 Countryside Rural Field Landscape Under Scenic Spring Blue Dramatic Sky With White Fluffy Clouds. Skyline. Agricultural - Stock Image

※ ※ ※

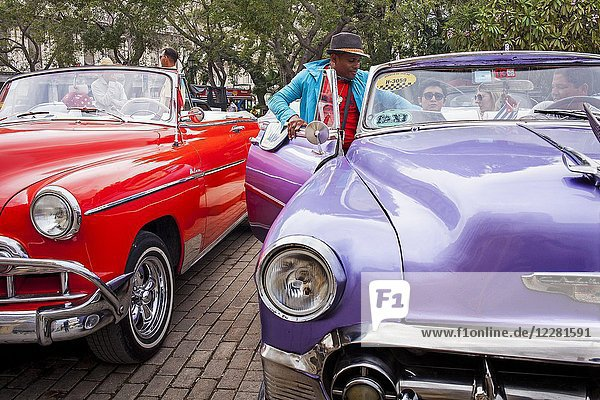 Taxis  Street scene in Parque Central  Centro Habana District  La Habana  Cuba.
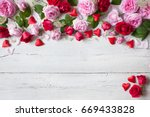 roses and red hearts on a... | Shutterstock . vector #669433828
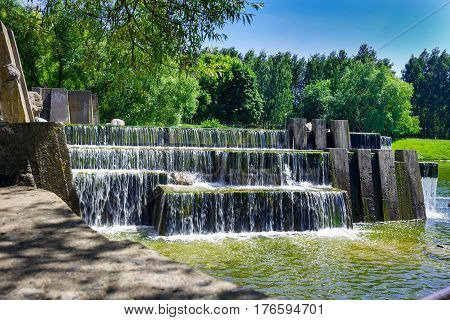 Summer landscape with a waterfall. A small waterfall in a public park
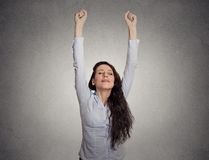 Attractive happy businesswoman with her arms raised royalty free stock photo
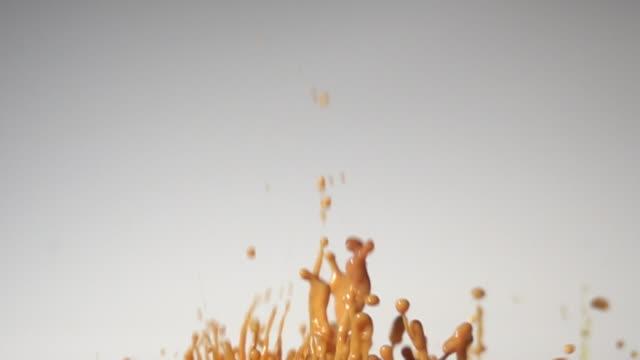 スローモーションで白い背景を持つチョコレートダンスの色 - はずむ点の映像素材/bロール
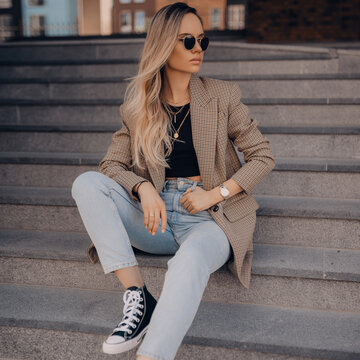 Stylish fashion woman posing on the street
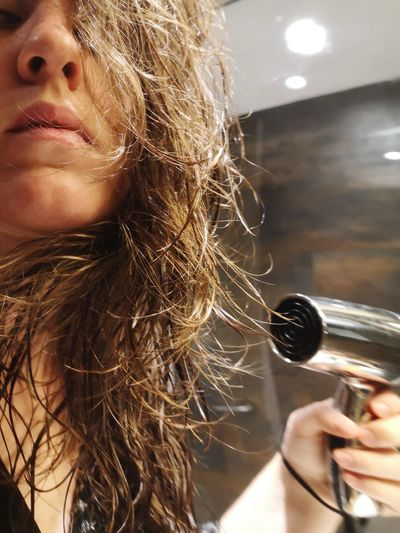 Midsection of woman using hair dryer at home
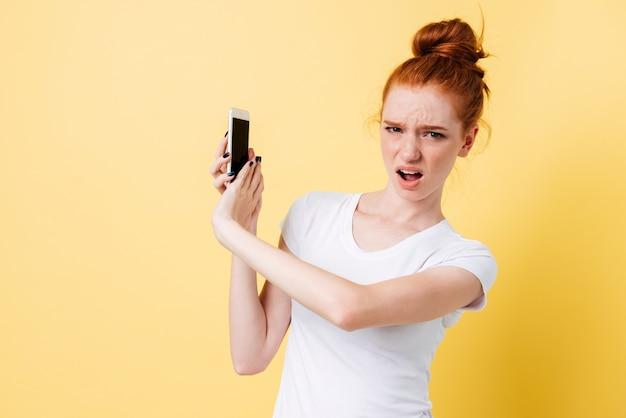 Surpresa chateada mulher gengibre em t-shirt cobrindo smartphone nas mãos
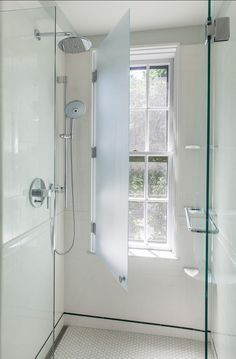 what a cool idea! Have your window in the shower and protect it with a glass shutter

※ ※ ※

Copy exactly the material above from the line with "スローモーションで白い背景を持つチョコレートダンスの色 - はずむ点の映像素材/bロール" to the line with "what a cool", ends included, and nothing else. Leave out any picture.

- _EXPECTED ANSWER_
 スローモーションで白い背景を持つチョコレートダンスの色 - はずむ点の映像素材/bロール
 Stylish fashion woman posing on the street
 Midsection of woman using hair dryer at home
 Surpresa chateada mulher gengibre em t-shirt cobrindo smartphone nas mãos
 what a cool idea! Have your window in the shower and protect it with a glass shutter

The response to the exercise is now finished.